We must admit that there are more crypto users using custodial exchanges than non-custodial exchanges. Hence, the likes of Binance, Paxful, LocalBitcoins, Remitano which are custodial exchanges are more popular in the cryptocurrency world.

These are established platforms that have been consistent with ensuring the security of wallets and keys of their users.

Why Custodian Exchanges Have More Users

There are several reasons many users are usually interested in custodial exchanges. These include:

Easy-to-use User Interface (a big selling point, assuring newbies that they won’t encounter difficulties using the platform).

Superb features that fascinate different classes of crypto traders. For instance, it is possible to leave your digital assets in a savings account and it grows with interest.

Disadvantage:

Custodian exchange platforms have their disadvantages too.

Third-party risk:

There are cases where people lose their digital assets due to an error from the platform. There are cases where wrong or fraudulent transactions were executed.

Fraud and scams happen more on custodian exchange, that’s one of the reasons such platforms advocate the use of two-factor authentication.

Lack of anonymity

We should also consider the lack of anonymity attached to these platforms since users must adhere to Know Your Customer guidelines before they can be permitted and enabled to carry out transactions. Additionally, custodial exchanges basically allow trading with listed coins.

Benefits of Non-custodian

On the other hand, if we are going to discuss the edge that non-custodial exchanges have over their counterparts.

Anonymity

Now, this may not be a big deal to you, but it is to several others. You don’t have to encounter anything related to KYC if using non-custodial exchanges, hence your identity is secured, and you can trade anonymously.

Less Third-Party Risk

Additionally, it should be added that non-custodial exchanges come with less 3rd party risk, since you are in charge of your digital coins, and no other party have custody of your assets.

Of course, you should ensure you only patronize non-custodial wallets made by firms with a great reputation.

This is because, the provider of a non-custodial wallet can place malicious code in your app, and your assets could eventually be wiped.

Freedom of P2P transactions

Still talking about benefits attached to non-custodial exchanges, we should also emphasize the freedom of P2P transactions. You can get coins that are unlisted if you desire since you are dealing directly with another user who has them.

But then, just as custodial exchanges have disadvantages, non-custodial exchanges also come with downsides.

Weaknesses

First, it is a disaster if you forget your passport. There are several people with millions of digital assets in their wallets but they ended up losing them all because they couldn’t remember the password of their wallets.

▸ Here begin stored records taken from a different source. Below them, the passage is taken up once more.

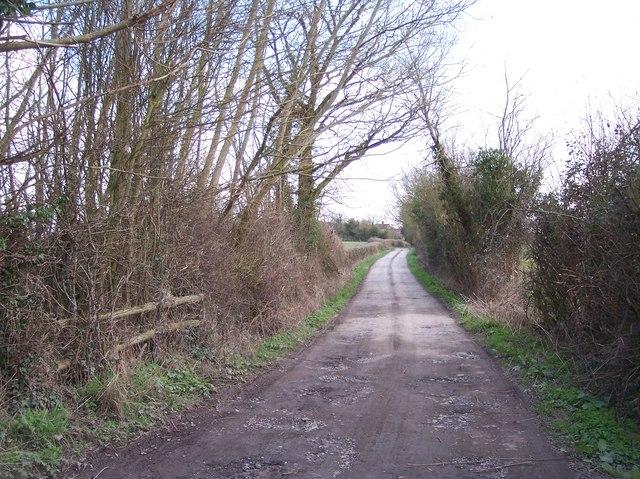 Veldo Lane, Withington Marsh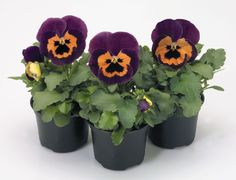 Check out the deal on Pansy Inspire+ PR Purple-Orange 250 seeds at Hazzard's Seeds Halloween Flowers, Perennial Vegetables, Ornamental Grasses, Pansies, Indoor Plants, Perennials, Planter Pots, Seeds, Orange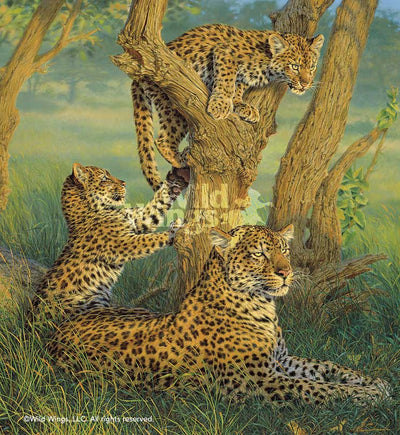 Family Outing—Leopards.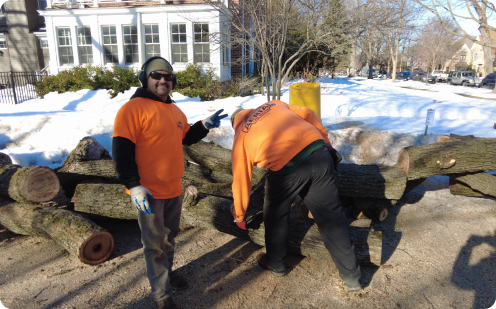 Tree Removal Lake Forest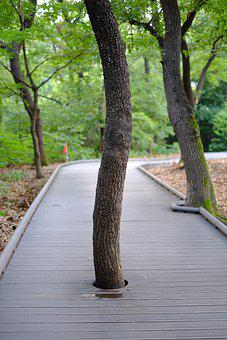 Wooden Path, Trees, Nature, Forest, Landscape, Mountain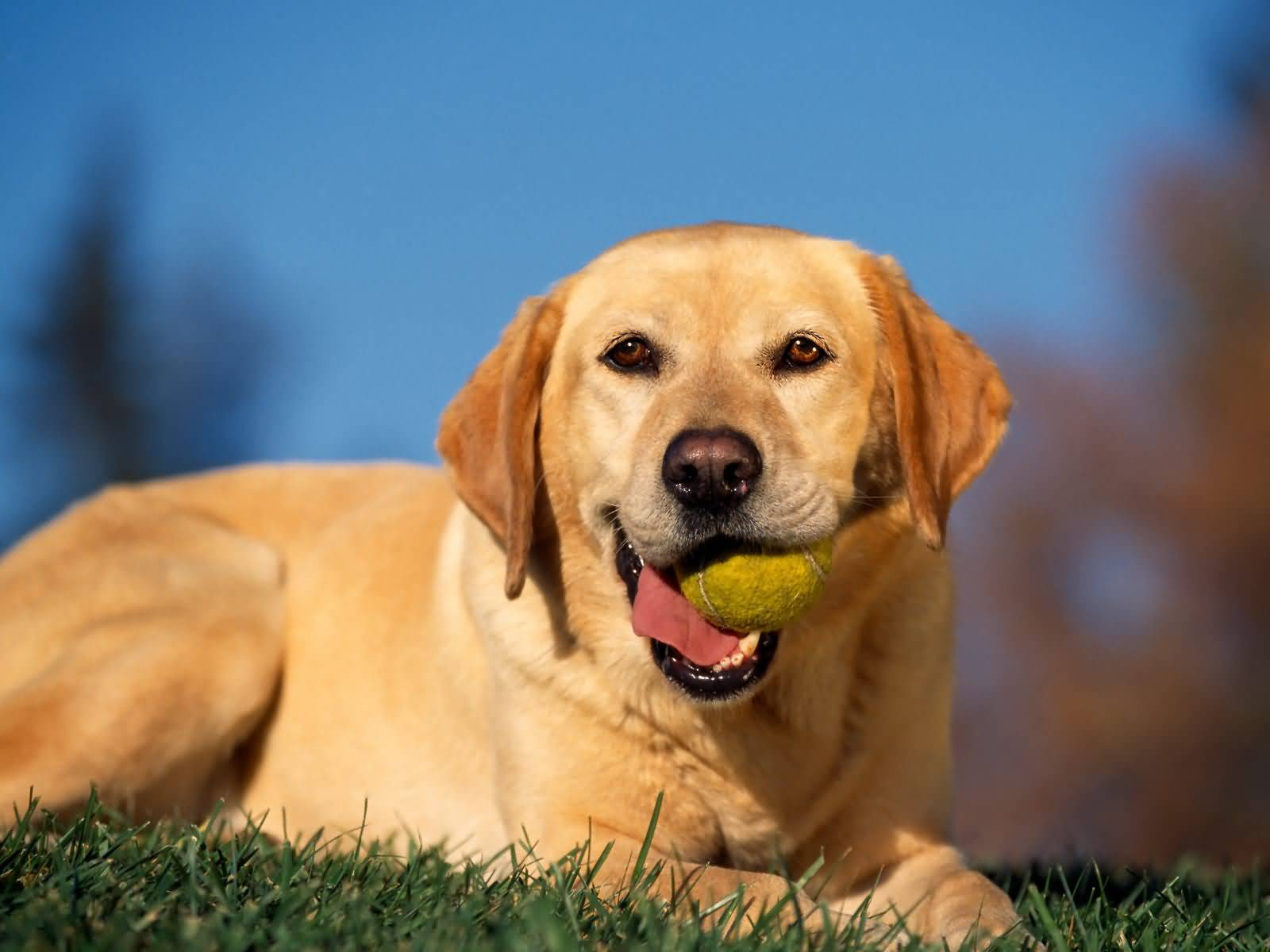 Naughty Labrador Retriever Dog Playing With Ball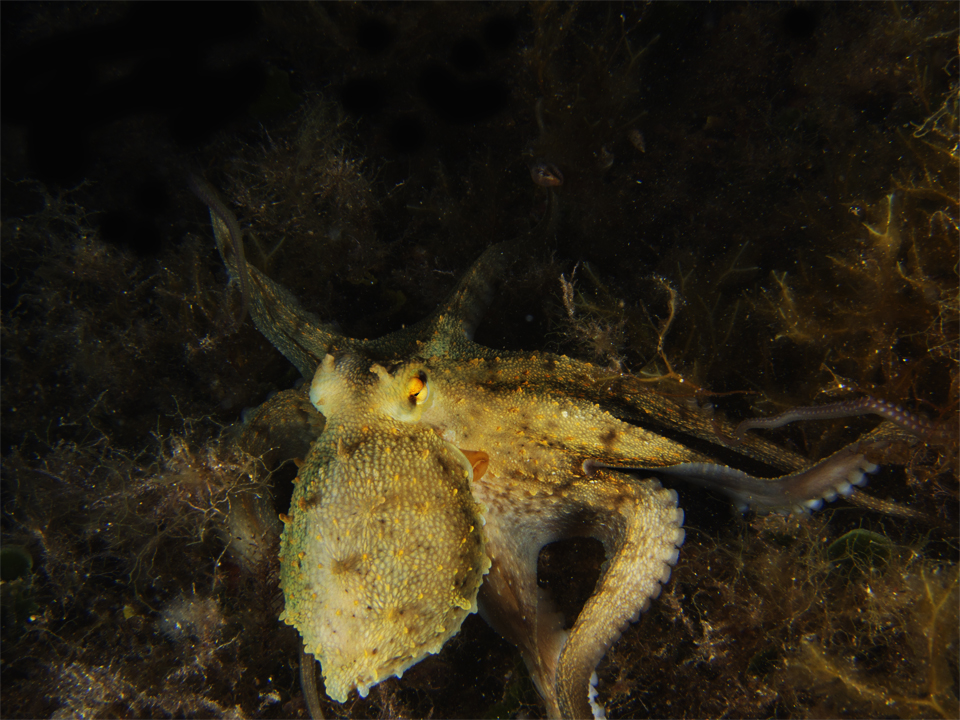 octopus in malta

This factor is one of the prominent reasons many users are uncomfortable with custodial exchanges since the platforms can always help them recover their password if they forget what it is. Therefore, if you are going to be using non-custodial exchanges, ensure you don’t forget your password.

However, we can’t ignore the fact that non-custodial exchanges are still keeping the crypto sector decentralized – which is its primary identity.

Verdict

Of course, we can’t also ignore the fact that currently, crypto is tilting towards the centralized model, as many people are comfortable with platforms like Binance due to their impressive features. However, it is necessary that cryptocurrency trading should remain decentralized too, and non-custodial exchanges are helping to ensure this.

Nevertheless, since your assets belong to you, you can always settle for whichever you feel more comfortable with – be it a custodial or non-custodial exchange.

Custodial platforms are very easy and straightforward to use, and there are many things you can do with your assets. On the other hand, non-custodial exchanges allow you to buy digital currencies directly and have control over your stuff. You can also buy unlisted crypto coins and trade anonymously.

Non-custodian is good for pro and crypto traders who can learn faster. While custodian exchange is can be used by newbies.

Recap:

Using non-custodial exchanges to trade cryptocurrency minimizes 3rd party risk for you, which is something that is a big concern for custodial platforms. There have been cases where custodial exchanges were hacked and many traders lost their digital investments (although the big platforms may end up refunding a part of the crypto stolen, or even all of it).

Nevertheless, you don’t come across such when you use non-custodial exchanges, since assets won’t be stored in a centralized portal but in your own personal non-custodial wallet known to just you.

Users are however expected to own a wallet directly on the blockchain network or a wallet that they can access from a non-custodial platform.

Above all, Non-custodian exchanges are the through the definition of what bitcoin and cryptocurrencies were designed to achieve: complete anonymity.